Le bail de Jacques Anouma ne se termine qu’en février 2011 mais déjà, en coulisse, les différents camps s’organisent pour préparer la bataille électorale. D’un côté, la Conférence des présidents de clubs. De l’autre, le franc-tireur Narcisse Kouyo Téa, le boss de l’Africa Sports. Décryptage.

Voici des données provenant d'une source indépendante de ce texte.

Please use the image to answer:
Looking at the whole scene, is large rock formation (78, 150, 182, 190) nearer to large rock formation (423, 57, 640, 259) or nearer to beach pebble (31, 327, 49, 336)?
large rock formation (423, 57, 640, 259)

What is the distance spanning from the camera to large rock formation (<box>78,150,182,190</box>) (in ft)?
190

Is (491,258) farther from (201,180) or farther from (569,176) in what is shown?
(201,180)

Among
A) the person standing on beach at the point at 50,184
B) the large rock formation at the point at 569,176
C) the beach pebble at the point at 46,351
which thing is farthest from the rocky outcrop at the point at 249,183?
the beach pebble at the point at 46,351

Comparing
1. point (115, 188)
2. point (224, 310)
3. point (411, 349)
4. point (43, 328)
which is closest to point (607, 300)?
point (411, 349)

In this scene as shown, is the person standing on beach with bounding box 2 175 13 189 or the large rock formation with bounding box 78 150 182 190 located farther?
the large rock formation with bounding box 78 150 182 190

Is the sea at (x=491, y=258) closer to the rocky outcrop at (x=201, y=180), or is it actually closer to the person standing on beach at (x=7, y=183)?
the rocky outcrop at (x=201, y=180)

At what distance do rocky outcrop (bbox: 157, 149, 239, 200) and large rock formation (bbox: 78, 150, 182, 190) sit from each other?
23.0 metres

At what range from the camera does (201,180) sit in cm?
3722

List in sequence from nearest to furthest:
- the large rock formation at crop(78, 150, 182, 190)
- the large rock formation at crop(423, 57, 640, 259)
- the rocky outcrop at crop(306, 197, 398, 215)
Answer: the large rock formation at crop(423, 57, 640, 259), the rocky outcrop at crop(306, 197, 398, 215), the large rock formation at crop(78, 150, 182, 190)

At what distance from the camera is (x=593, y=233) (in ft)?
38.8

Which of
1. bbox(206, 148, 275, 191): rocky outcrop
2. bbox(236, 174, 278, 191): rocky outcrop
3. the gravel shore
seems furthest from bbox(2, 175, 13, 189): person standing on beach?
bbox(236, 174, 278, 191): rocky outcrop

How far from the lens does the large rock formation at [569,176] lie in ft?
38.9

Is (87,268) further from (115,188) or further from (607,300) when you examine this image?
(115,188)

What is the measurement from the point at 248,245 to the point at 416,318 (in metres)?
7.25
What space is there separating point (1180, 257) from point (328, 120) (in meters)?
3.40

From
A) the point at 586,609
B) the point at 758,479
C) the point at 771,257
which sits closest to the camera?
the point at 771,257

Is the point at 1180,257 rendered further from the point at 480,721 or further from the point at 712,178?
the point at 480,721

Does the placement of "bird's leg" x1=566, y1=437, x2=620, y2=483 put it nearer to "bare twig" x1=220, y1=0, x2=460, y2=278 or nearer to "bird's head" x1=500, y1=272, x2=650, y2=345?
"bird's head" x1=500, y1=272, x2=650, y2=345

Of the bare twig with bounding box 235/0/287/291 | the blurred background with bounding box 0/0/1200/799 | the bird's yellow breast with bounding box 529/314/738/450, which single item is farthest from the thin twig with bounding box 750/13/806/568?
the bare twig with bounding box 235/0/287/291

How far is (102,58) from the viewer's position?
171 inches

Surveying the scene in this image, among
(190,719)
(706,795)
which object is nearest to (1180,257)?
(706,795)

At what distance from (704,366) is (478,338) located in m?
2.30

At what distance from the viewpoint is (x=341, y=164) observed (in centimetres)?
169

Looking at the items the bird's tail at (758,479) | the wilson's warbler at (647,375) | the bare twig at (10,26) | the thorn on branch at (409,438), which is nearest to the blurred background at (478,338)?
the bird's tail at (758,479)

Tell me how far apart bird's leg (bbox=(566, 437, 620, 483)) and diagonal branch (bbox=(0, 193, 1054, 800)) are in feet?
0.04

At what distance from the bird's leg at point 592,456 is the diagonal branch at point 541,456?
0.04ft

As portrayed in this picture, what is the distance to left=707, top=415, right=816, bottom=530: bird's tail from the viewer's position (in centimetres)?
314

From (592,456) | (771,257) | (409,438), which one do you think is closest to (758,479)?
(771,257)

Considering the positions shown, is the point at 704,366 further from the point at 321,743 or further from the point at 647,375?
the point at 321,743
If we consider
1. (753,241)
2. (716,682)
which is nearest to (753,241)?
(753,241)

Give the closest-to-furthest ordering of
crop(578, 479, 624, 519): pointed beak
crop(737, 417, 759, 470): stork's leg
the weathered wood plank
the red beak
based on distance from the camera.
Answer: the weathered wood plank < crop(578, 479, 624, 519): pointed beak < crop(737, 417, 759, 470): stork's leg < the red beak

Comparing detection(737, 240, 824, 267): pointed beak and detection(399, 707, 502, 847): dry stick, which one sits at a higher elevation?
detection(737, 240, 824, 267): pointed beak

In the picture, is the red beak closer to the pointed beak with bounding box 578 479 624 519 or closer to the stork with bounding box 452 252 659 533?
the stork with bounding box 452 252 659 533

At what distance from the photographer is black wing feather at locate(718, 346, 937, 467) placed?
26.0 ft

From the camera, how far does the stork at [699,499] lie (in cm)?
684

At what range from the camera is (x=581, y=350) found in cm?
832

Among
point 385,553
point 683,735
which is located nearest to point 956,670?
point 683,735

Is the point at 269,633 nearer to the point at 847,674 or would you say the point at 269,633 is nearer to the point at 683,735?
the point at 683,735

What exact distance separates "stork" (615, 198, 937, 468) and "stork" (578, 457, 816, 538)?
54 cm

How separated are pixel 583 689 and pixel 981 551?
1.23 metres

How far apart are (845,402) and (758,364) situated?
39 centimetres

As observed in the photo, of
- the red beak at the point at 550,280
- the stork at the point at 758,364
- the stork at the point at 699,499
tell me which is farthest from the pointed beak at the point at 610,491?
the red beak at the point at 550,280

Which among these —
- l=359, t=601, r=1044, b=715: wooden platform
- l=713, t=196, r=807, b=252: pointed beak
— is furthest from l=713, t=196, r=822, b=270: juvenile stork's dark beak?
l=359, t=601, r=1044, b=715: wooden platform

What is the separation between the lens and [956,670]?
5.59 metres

A deux mandats, Jacques Anouma devrait quitter la présidence de la fédération ivoirienne de football en février 2011. La suite ? Cela ne concerne plus l’ex-cadre de Renault devenu chef du service financier à la
présidence de la Côte d’Ivoire.

Mais, déjà, dans l’ombre d’Anouma, sa succession se prépare. La bataille pour l’après-Anouma est déjà enclenchée : les présidents des clubs ivoiriens se mènent une guerre froide au cas où l’actuel patron du ballon rond ivoirien maintiendrait sa décision de ne pas renouveler son bail à la tête de la FIF.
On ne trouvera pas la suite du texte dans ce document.